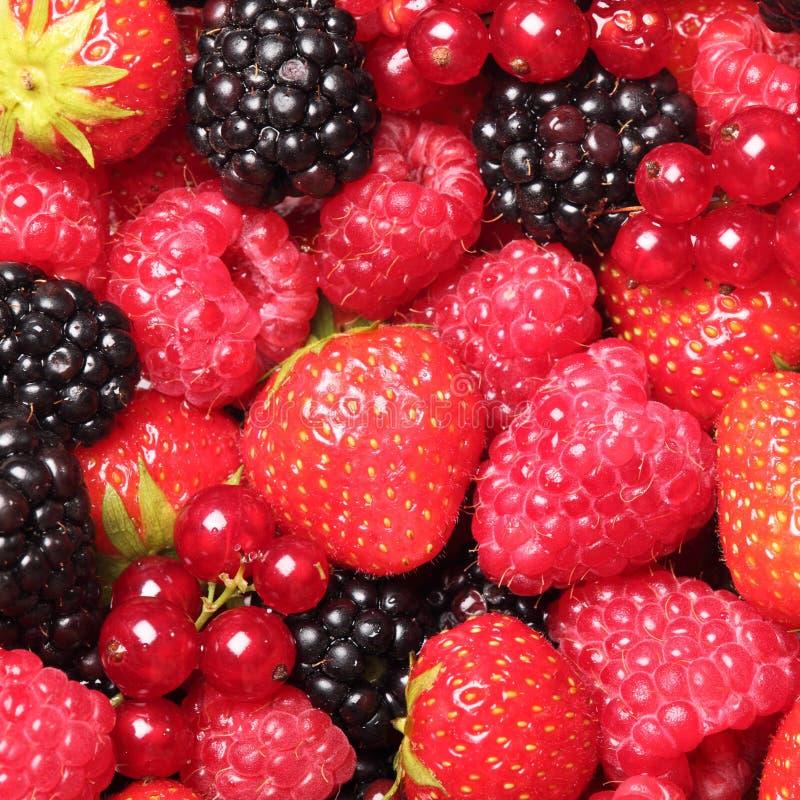 Berryy Fruits Royalty Free Stock Image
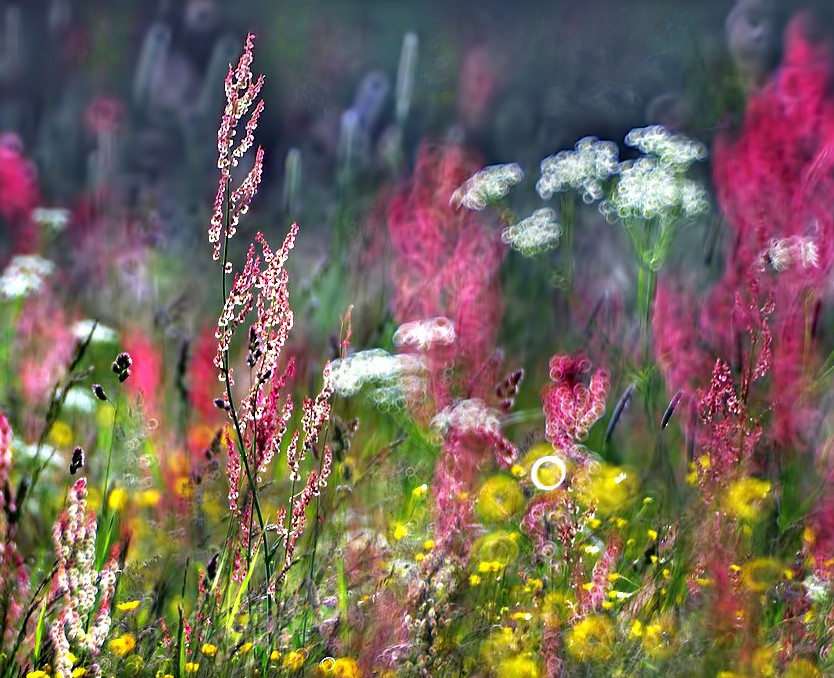 Vasaros žolynai | efoto.lt Edvardo nuotr.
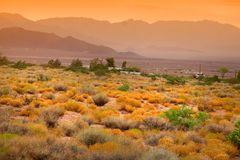 Scenic desert landscape Royalty Free Stock Photo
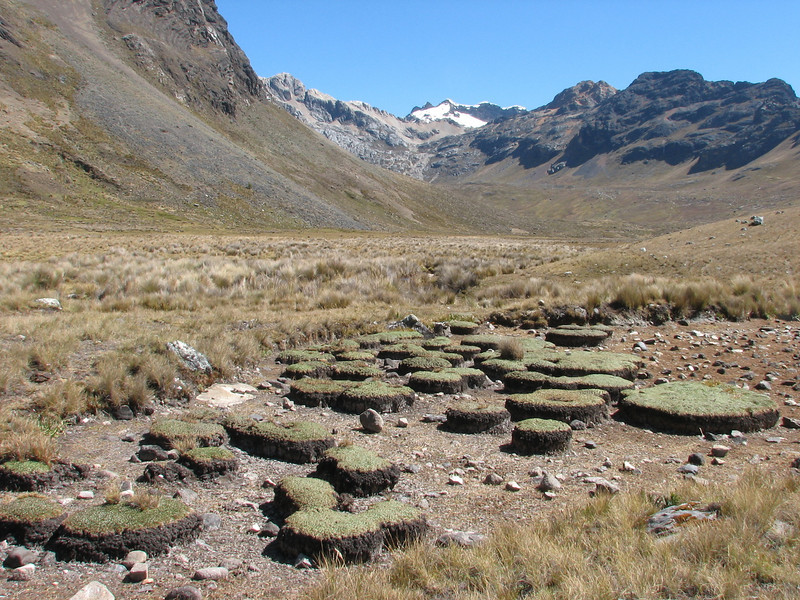 typical vegetation of Plantago rigida (Peru 2009, Safuna 4150m. - Lakes Safuna - Mesapata pass 4460m - underneath Gara Gara pass 4550m. Cordillera Blanca)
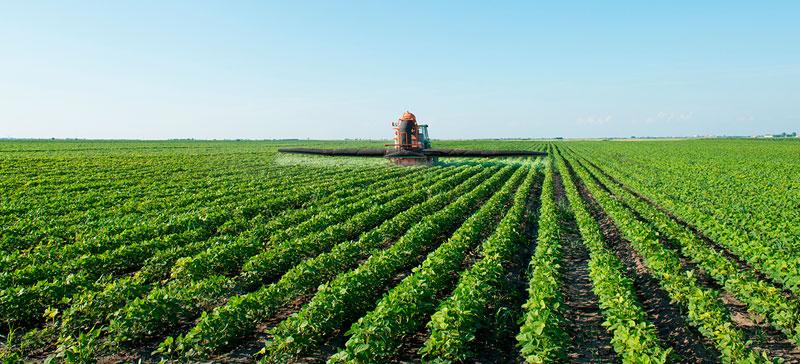 Quais os benefícios dos fertilizantes foliares?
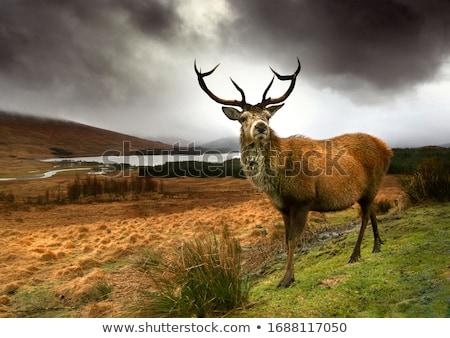 Deers in Scotland Stock photo © prill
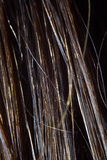 Photo of the wet human hair Stock Photography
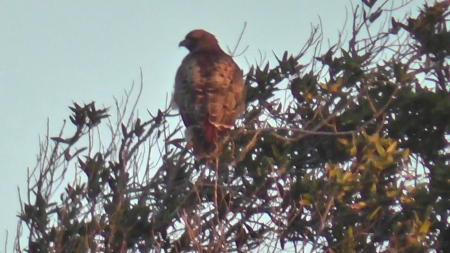 red-tailed-hawk-sg-fremont-mts-still001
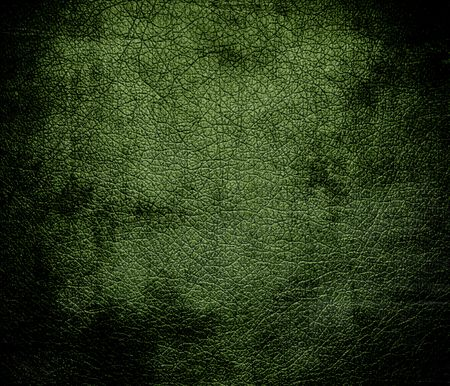 spring bud: Grunge background of deep spring bud leather texture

══════

WORK INSTRUCTIONS: Only an exact copy belongs in the answer: the lines from the one containing "Deers in Scotland Stock photo © prill" through the end of the records, both ends included, minus the pictures.

THE COMPLETED TASK:
 Deers in Scotland Stock photo © prill
 Photo of the wet human hair Stock Photography
 red-tailed-hawk-sg-fremont-mts-still001
 spring bud: Grunge background of deep spring bud leather texture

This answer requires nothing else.